Several Americans who are recipients of Social Security benefits could see an increase in their monthly check-in, which will be an incredible rise in the figure that they will now receive. This will, however, not be open to every American. The bill, which was proposed by two Vermont lawmakers, Senators Peter Welch, and Bernie Sanders, would adjust benefits to ensure the costs incurred during the process of burying or cremating a loved one are covered by the state.
Who could be receiving an increase in their one-time check?
The increase in the one-time Social Security payment will not be open to every recipient of Social Security but will only be for you if you are a recipient of survivor benefits. The survivor benefits, which are capped at $255, could then potentially rise to $2,900 in the next year, a figure that will be more than a 100% increase in what was previously being received.

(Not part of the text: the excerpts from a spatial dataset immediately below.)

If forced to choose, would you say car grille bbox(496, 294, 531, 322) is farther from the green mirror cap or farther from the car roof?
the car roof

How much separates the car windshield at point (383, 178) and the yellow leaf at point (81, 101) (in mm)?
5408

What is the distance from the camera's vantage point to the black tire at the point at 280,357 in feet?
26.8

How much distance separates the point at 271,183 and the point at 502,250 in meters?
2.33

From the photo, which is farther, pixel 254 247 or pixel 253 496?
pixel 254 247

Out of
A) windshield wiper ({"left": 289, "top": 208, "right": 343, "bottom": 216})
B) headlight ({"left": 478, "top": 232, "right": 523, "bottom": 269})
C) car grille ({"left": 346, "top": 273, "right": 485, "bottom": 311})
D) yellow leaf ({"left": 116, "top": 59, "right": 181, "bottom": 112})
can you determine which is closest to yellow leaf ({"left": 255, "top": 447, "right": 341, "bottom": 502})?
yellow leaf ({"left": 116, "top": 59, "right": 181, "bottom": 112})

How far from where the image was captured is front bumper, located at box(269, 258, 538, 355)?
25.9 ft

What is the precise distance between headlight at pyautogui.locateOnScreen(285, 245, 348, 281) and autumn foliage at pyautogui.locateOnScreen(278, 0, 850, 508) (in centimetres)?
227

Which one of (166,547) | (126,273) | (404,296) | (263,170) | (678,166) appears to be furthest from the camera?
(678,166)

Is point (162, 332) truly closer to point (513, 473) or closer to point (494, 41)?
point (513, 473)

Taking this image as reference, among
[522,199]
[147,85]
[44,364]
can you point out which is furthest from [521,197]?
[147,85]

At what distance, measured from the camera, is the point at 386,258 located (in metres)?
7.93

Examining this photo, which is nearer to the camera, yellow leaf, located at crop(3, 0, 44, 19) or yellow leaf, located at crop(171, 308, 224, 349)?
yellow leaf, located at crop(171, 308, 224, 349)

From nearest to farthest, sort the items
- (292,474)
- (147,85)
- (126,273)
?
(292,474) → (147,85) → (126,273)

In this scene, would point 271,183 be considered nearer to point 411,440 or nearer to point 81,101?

The survivor benefits are available for a surviving child, partner, ex-spouse, or parent of a person who was paying their social security taxes while they worked before they died, and upon their death, you will get a one-time lump sum payment that will help you cover the expenses of burying them.
Eligibility for receiving the payment
The payment eligibility was not only limited to being associated legally with the deceased who paid their social security taxes while they worked, as other criteria would also need to be satisfied before you can receive the payment. These criteria include the following:
Eligibility as a spouse:
- You were married to the deceased for at least 9 months before your spouse’s death.
- Are aged 60 or older, or age 50–59 if you have a disability.
- You did not remarry before age 60 (age 50 if you have a disability).
- You were an ex-spouse who was married to the deceased for at least 10 years, as well as some valid non-marital legal relationships may be eligible.
- You might be eligible regardless of age and how long you were married. For example, you are automatically eligible if you’re caring for a child of the person who died.
Eligibility as a child
- Children of someone who died may be eligible if they’re unmarried and are:
- You are aged 17 and younger, or
- You are aged 18-19 and in school (K–12) full-time, or
- Any age if they developed a disability at age 21 or younger.
- Under certain circumstances, we can also pay benefits to married children, stepchildren, adopted children, grandchildren, and stepgrandchildren.
Any of these conditions would see you be open to receiving the benefits, which could potentially increase to $2,900 if the bill is passed.